Paintings and works on paper can be accessed through Rick's Galleries:
Gagosian Gallery
Web: Gagosian
Artist's statement on Paintings
The paintings and drawings I make are deeply rooted in the experience of what I call “domino culture.” While dominos is a board game like many other board games played around the world, I find that dominos, in particular, generates a kind of culture in communities where it is played. Dominos is part chess, part checkers, and part contact sport. It has the contemplative element of chess, the rapid maneuvering of checkers, but unlike most board games, dominos often times are slammed to the table with great force. For me, the culture is informed by the sounds of the dominos clacking on the table (in places where dominos has generated a culture, it’s not a silent game), the boisterous bluffing to gain advantage, and most important to me, the beautiful shapes that forms as the dominos are laid out. These shapes shift based on the size of the table, and the style of the game. I’m most familiar with playing the way we play in the South where the dominos can be played in four directions that creates a cross, but I’ve also learned to play the way the Greeks and South Americans play, where the game is played in a straight line. I’ve also learned that dominos is often times a kind of academy where much is taught and learned. I feel fortunate to have been a student of many great thinkers who may be locked out of traditional academic institutions. These thinkers have keen eyes, ears, and minds to what is happening in many areas of life that range from the social, political, to the economic.
From the start of playing in the early 1990’s, I was fascinated by the shapes and patterns made throughout the game. But it wasn’t until I played with black dominos on a white table that I could really see the distinct quality of the shapes. Eventually I started taking photos of the shapes on the tables. During this time, I was not making traditional art objects. But I was asked to make a drawing for an exhibition. For this exhibition, instead of photographing the shapes, I would just trace them. This led to a fascination with what happens when the shapes from various games are layered on top of each other. I soon found abstract forms emerging. I found it interesting how layering the patterns of the shapes of such a logical and ordered game could result in a complex narrative of an everyday activity of a game. I became increasingly interested in the phenomenon that ultimately led to the domino drawings I make.
Prior to my long break from object making, I made figurative paintings that I considered “anti” painting. The intention of this work was to project the urgency of political issues. They were not intended to be “paintings” at all. They were more like political sign boards painted with house paint on plywood. I felt that this was what I was called to do. Though I was trained as a traditional painter, the urgency of politics overshadowed the idea of making paintings or drawings as artistic investigations. My desire to deal with the urgency of politics eventually led me to explore the social constructs on what politics is built. While trying to better understand how the social constructs connected with art, I ran into Joseph Beuys concept of social sculpture. This transformed my career from a painter and installation artist to a “social sculptor.” For nearly 30 years, I put away my studio practice and fully submerged myself in the social realm of creative production that seeks to be a catalyst of creatively transforming neighborhoods and communities.

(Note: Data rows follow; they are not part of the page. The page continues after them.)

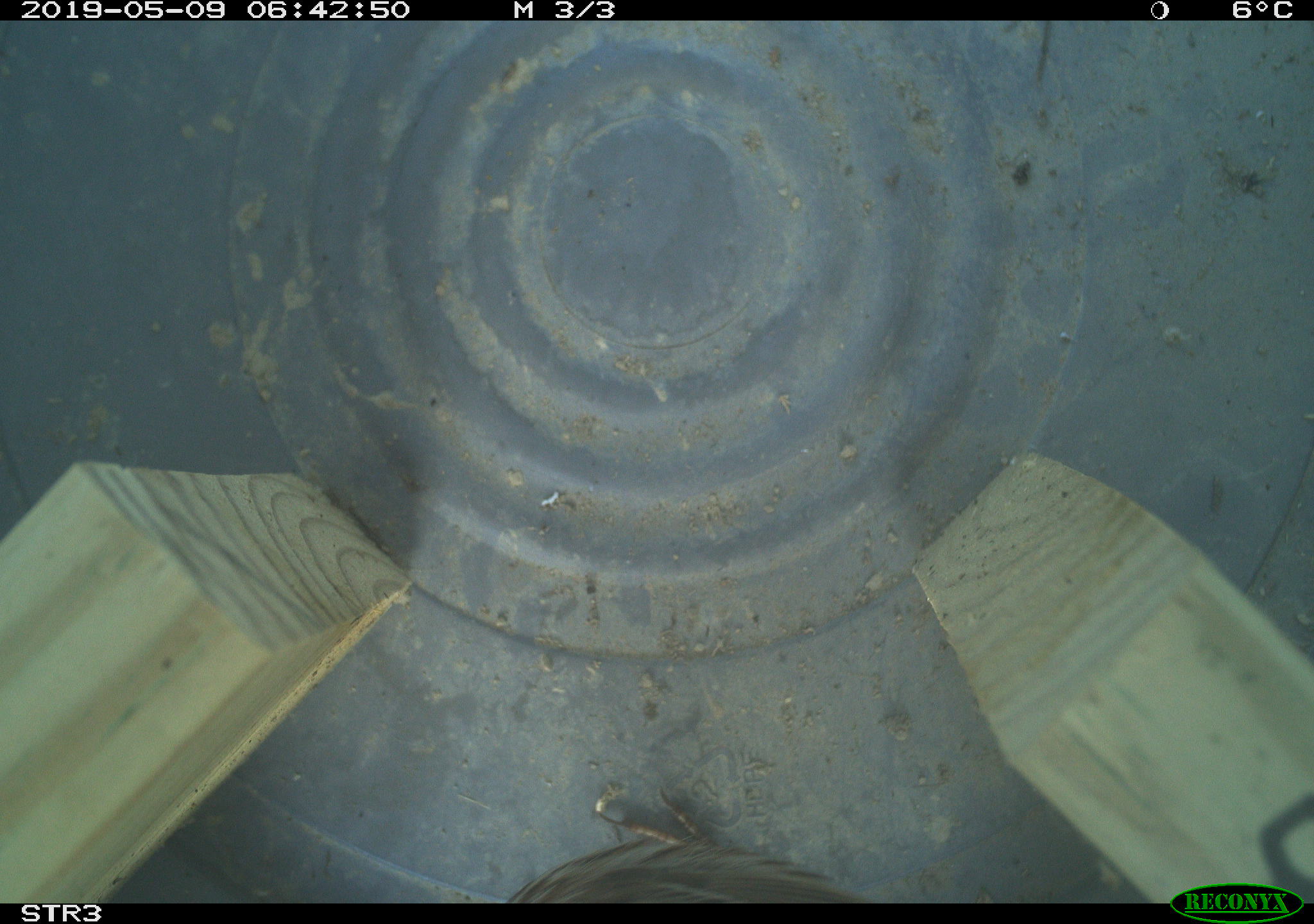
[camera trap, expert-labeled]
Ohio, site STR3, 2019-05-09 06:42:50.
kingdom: Animalia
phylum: Chordata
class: Aves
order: Passeriformes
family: Passerellidae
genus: Melospiza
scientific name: Melospiza melodia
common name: song sparrow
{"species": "song sparrow (Melospiza melodia)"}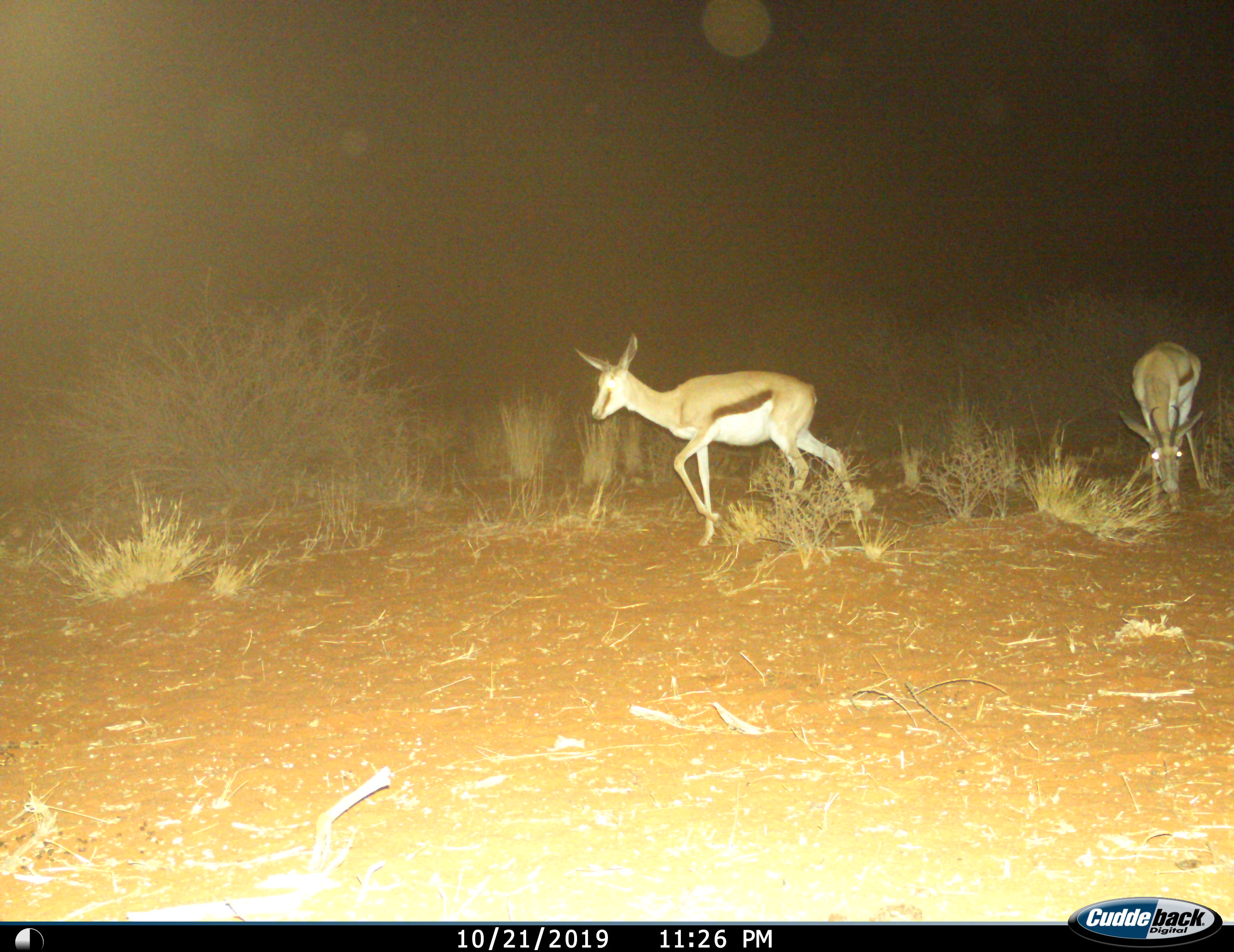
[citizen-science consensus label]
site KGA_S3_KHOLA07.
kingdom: Animalia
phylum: Chordata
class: Mammalia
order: Artiodactyla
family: Bovidae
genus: Antidorcas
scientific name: Antidorcas marsupialis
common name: springbok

This work expanded my creative production into the realms of social services, housing, architecture, and urban planning, among others. It was during this time that I founded Project Row Houses in Houston, Watts House Project in LA through an exhibition at MOCA, Trans.lation: Vickery Meadow as part of an exhibition at the Nasher Sculpture Center in Dallas, and Victoria Square Project as part of Documenta 14 and others. The work has been a creative exploration of learning while producing work that offers hope and possibility of equity in the face of many challenges. This work offered and still does offer a fulfillment in addressing the urgency of the political, social, and economic issues we face. But at the same time, throughout the years of doing this work, I have often sought ways to reflect on the work being done. The domino drawings offered such an opportunity both in terms of the opportunity to sit and work in a contemplative environment of the studio, and in terms of thinking about the issues of urban planning in the abstract. Within the social and economic context, planners, architects, social scientists, and others all work with mapping as a way of guiding knowledge production.
I did not know the reason I was drawn to tracing the domino patterns until one day I realized that the patterns were simply mapping knowledge of the time I spent with the people I played with. Because of the presence of mapping in the early domino drawings, I continued to make the work as an investigation into how mapping domino games could help me better understand the mapping related to my interest in urban development and other social and political interest.
As I mentioned above, there are many different ways to play dominos. But the two ways I’m familiar with are either four directional which makes a cross or the single line. I’ve played with using the patterns derived from both methods in my work. The four directional forms allow for more improvisation while the straight line offers a more rational and ordered impression. In the current work, I am exploring the ordered and improvisation of patterns produced by these different ways of playing to the ways social, political, and economic issues are addressed when they are either well capitalized or undercapitalized. When parts of cities are well capitalized economically, there is a kind of order present. When parts of cities are undercapitalized, there is a higher degree of improvisation. While some works are fully embodied with either improvisation or order, some works seek to explore the tension between the two. On the one hand, that could represent gentrification with order moving in because of strong capital. On the other, it could be a disinvestment causing more improvisation.